## Begin

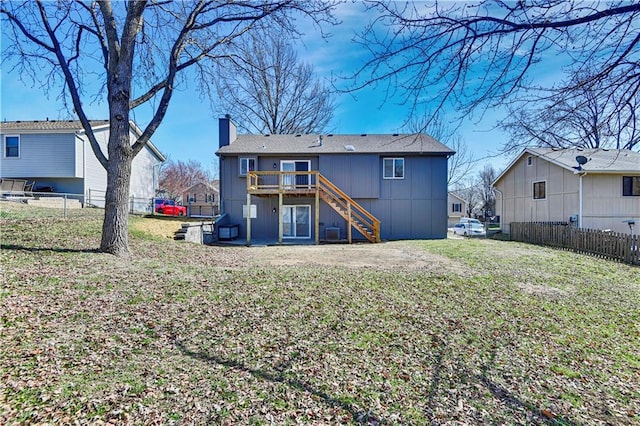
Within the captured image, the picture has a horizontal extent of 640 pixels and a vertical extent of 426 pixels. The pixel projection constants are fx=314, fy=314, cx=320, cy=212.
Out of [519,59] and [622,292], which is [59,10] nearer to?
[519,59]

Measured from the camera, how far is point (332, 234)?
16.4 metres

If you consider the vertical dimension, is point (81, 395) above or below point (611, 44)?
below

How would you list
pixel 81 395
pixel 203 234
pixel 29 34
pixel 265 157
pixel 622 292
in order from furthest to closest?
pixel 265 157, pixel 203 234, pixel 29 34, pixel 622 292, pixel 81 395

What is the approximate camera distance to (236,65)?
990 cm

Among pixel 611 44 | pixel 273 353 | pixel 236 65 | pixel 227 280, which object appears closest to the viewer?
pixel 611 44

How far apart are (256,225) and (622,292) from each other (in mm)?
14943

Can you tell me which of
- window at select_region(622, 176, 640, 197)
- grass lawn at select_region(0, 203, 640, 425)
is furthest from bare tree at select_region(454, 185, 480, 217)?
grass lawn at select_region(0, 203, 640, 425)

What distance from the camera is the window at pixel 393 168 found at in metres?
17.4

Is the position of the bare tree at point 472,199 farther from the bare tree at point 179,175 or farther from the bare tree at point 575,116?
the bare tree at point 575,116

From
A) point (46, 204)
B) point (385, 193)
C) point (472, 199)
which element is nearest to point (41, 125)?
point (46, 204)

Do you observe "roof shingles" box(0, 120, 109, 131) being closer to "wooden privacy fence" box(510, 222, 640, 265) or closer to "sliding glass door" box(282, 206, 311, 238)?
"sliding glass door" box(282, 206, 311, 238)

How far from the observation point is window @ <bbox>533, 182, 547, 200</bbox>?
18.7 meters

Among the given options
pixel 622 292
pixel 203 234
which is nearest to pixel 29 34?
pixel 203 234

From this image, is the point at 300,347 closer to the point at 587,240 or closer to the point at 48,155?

## End

**Directive**
Leaving out the pictures, repeat the data above exactly.

**Correct answer**
Within the captured image, the picture has a horizontal extent of 640 pixels and a vertical extent of 426 pixels. The pixel projection constants are fx=314, fy=314, cx=320, cy=212.
Out of [519,59] and [622,292], which is [59,10] nearer to?
[519,59]

Measured from the camera, how far is point (332, 234)?
16.4 metres

If you consider the vertical dimension, is point (81, 395) above or below point (611, 44)?
below

How would you list
pixel 81 395
pixel 203 234
pixel 29 34
pixel 265 157
pixel 622 292
in order from furthest to closest?
pixel 265 157, pixel 203 234, pixel 29 34, pixel 622 292, pixel 81 395

What is the approximate camera distance to (236,65)?
990 cm

Among pixel 611 44 | pixel 273 353 | pixel 236 65 | pixel 227 280, which object appears closest to the viewer?
pixel 611 44

How far apart are (256,225) and (622,292) from each other (in mm)?
14943

Can you tell me which of
- window at select_region(622, 176, 640, 197)
- grass lawn at select_region(0, 203, 640, 425)
is furthest from bare tree at select_region(454, 185, 480, 217)?
grass lawn at select_region(0, 203, 640, 425)

What distance from the camera is the window at pixel 393 168 found at in metres?
17.4

Is the position of the bare tree at point 472,199 farther from the bare tree at point 179,175 or farther from the bare tree at point 575,116?
the bare tree at point 575,116

From
A) point (46, 204)
B) point (385, 193)
C) point (472, 199)
which element is nearest to point (41, 125)?
point (46, 204)

Do you observe "roof shingles" box(0, 120, 109, 131) being closer to "wooden privacy fence" box(510, 222, 640, 265) or closer to "sliding glass door" box(282, 206, 311, 238)?
"sliding glass door" box(282, 206, 311, 238)

How far from the observation point is window @ <bbox>533, 182, 547, 200</bbox>?
18.7 meters

Among the given options
pixel 622 292
pixel 203 234
which is nearest to pixel 29 34?
pixel 203 234

From this image, is the point at 300,347 closer to the point at 587,240 or closer to the point at 48,155?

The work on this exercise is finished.